While traditional smoke sensors are often proposed for such applications; however, their suitability for vehicle environments is questionable due to various technical and practical limitations. Key drawbacks of smoke sensors, particularly in the dynamic and confined environment of a smart car, include sensitivity to environmental conditions, false positives from non-smoke sources, high maintenance needs, and potential health hazards arising from chemical degradation. These limitations are compounded by regulatory hurdles and challenges related to passenger acceptance, as elaborated in Table 1.
Given the limitations of traditional smoke sensors, this study proposes a novel approach using DL to visually detect cigar smoke in smart vehicle environments. By leveraging CNNs and TL, the system can identify patterns and features unique to cigar smoke with remarkable precision. Visual-based detection offers several advantages over traditional methods. CNNs excel at recognizing complex textures, colors, and shapes, enabling accurate smoke detection even under challenging lighting or environmental conditions. Additionally, unlike conventional sensors, CNN-based systems require no physical cleaning or recalibration, significantly reducing maintenance demands and long-term operational costs. These systems are also highly adaptable, capable of identifying low-emission smoke, such as from e-cigarettes, which conventional smoke sensors often miss. Furthermore, their discreet design enhances passenger comfort by eliminating the intrusive presence of visible sensors. This shift to a visual-based detection system not only addresses the inherent drawbacks of traditional smoke sensors but also paves the way for a more efficient, scalable, and passenger-friendly solution in autonomous vehicle technology.
Ⅳ. Cigar Smoke Detection Approach
The suggested framework aims to detect cigar smoke in the images captured within the autonomous driving environment. Subsequent actions will be taken depending on the attained results. Fig. 2, outlines the proposed methodical approach for this research. The VGG19 network and different TL techniques were employed to train, validate, and test the image dataset.
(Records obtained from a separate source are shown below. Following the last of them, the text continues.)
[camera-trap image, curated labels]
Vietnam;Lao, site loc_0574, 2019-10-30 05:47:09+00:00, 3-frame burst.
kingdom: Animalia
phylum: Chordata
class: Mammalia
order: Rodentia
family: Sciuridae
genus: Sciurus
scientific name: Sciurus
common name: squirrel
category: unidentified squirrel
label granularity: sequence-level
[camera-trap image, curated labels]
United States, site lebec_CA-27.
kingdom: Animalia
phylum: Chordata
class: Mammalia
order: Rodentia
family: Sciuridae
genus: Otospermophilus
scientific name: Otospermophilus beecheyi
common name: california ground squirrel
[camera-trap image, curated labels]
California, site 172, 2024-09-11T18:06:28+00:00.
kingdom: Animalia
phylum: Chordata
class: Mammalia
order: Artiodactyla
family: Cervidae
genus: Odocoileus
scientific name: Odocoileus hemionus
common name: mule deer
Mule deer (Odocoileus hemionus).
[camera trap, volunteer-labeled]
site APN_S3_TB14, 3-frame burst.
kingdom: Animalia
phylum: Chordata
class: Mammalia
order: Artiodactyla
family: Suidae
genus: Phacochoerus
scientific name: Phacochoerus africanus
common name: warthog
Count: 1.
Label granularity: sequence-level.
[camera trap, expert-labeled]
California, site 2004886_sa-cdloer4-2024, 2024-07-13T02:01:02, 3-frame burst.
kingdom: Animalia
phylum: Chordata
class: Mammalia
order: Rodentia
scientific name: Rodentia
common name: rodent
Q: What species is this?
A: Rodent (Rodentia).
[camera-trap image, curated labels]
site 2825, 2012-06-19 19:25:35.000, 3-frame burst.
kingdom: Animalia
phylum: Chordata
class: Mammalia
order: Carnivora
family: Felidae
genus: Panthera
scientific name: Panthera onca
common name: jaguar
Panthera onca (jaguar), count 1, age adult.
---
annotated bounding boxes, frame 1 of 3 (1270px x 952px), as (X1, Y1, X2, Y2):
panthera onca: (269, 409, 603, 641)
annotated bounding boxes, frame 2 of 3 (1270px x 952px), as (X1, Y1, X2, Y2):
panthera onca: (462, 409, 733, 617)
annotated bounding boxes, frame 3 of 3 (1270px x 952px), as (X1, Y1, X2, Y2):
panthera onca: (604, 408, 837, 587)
The strategy of this paper is described in the following:

Comprehensive overview of the proposed approach for smoke detection in a smart car environment, highlighting the integration of preprocessing, feature extraction, Fine-tuning, model training, and Prediction
4-1 Tobacco Smoke Dataset
In this experiment, a vehicle environment-based image dataset of cigar smoking and non-smoking is used, which consists of 7,535 images including confusing objects such as lipstick, walkie-talkies, pens, and chocolate, as well as complex actions such as holding the phone vertically, drinking from a glass or bottle, sneezing with a folded hand, and covering faces with a hand while using an inhaler in front of the mouth. This dataset was collected from various open source web platforms [21]-[24]. A few dataset samples with labels are displayed in Fig. 3. We did not perform extensive image pre-processing to avoid any extra computational cost, which consequently slowed down the detecting process. The only image pre-processing that we have done is the resizing of the images to fit in the VGG19 network. On the other hand, image augmentation was employed to provide us with extra photos to train our model and prevent overfitting. We applied scaling, rotation, mirroring, flipping, and cropping techniques. We scaled the image by 0.2, rotated it at 50◦, then translated it horizontally or vertically by 0.2. We also used shear-based transformation up to a factor of 0.2.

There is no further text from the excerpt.